Department of Community Health Sciences, Cumming School of Medicine, University of Calgary, Calgary, AB, Canada.
Musculoskeletal Care. 2018 Mar;16(1):167-172. doi: 10.1002/msc.1214. Epub 2017 Oct 2.
Physical activity and diet have a positive influence on disease activity and cardiovascular risk in patients with rheumatoid arthritis (RA).
We tested the feasibility and effect of a brief individualized counselling intervention on physical activity levels and fitness, and dietary intake, compared with standard of care.

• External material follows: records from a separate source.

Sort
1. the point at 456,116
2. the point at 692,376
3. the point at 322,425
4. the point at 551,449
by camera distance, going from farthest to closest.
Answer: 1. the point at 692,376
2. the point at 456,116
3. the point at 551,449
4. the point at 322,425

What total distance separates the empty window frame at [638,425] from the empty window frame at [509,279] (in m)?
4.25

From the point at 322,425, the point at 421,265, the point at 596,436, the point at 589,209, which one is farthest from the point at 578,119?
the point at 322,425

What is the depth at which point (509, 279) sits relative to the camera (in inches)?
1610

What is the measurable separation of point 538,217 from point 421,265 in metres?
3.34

Thirty patients with inflammatory arthritis (<1 year duration) were assigned to standard of care or the intervention, which consisted of individualized visits with a dietetic intern and physiotherapist at two time points, to review age-specific strategies on diet and exercise. Primary outcomes included anthropometric measurements (height, weight, waist and hip circumference), nutritional intake, physical activity (pedometer steps) and physical fitness. Disease activity measures and biochemical testing (blood pressure measurement, inflammatory markers, cholesterol profile and random glucose) were collected. The changes in these outcomes from baseline to 6 months were assessed using paired t-tests between groups.

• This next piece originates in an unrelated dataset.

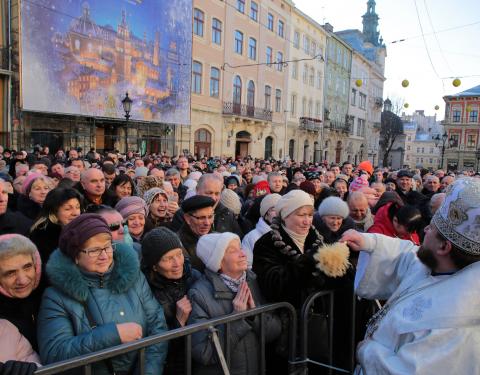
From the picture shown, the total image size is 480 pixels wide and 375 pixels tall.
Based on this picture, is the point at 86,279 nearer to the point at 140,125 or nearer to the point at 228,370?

Thirteen patients in the intervention group and 10 in the control group completed the study. There were non-significant trends in improvements in physical activity, low-density lipoprotein cholesterol level and nutritional intake (vitamin C, iron, fibre, vitamin A and folate) in the intervention group.

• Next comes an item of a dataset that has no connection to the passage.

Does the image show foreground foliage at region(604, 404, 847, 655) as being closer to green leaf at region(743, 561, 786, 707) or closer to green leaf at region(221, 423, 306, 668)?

Poor enrolment and high dropout rates in this short-term study highlighted the difficulty of behavioural change. Those continuing in the study and who received the intervention demonstrated a non-significantly improved activity level and nutritional intake that may benefit long-term outcomes.
身体活动和饮食对类风湿关节炎(RA)患者的疾病活动度和心血管风险有积极影响。
与标准治疗相比,我们测试了一种简短的个体化咨询干预对身体活动水平、体能和饮食摄入的可行性及效果。
30例炎性关节炎(病程<1年)患者被分配至标准治疗组或干预组,干预组在两个时间点接受由一名实习营养师和一名物理治疗师进行的个体化问诊,以回顾针对不同年龄的饮食和运动策略。主要结局包括人体测量指标(身高、体重、腰围和臀围)、营养摄入、身体活动(计步器步数)和体能。收集疾病活动度指标和生化检测结果(血压测量、炎症标志物、胆固醇谱和随机血糖)。使用组间配对t检验评估这些结局从基线到6个月的变化。
干预组13例患者和对照组10例患者完成了研究。干预组在身体活动、低密度脂蛋白胆固醇水平和营养摄入(维生素C、铁、纤维、维生素A和叶酸)方面有改善趋势,但差异无统计学意义。
这项短期研究中招募困难和高失访率凸显了行为改变的难度。继续参与研究并接受干预的患者显示活动水平和营养摄入有非显著性改善,这可能对长期结局有益。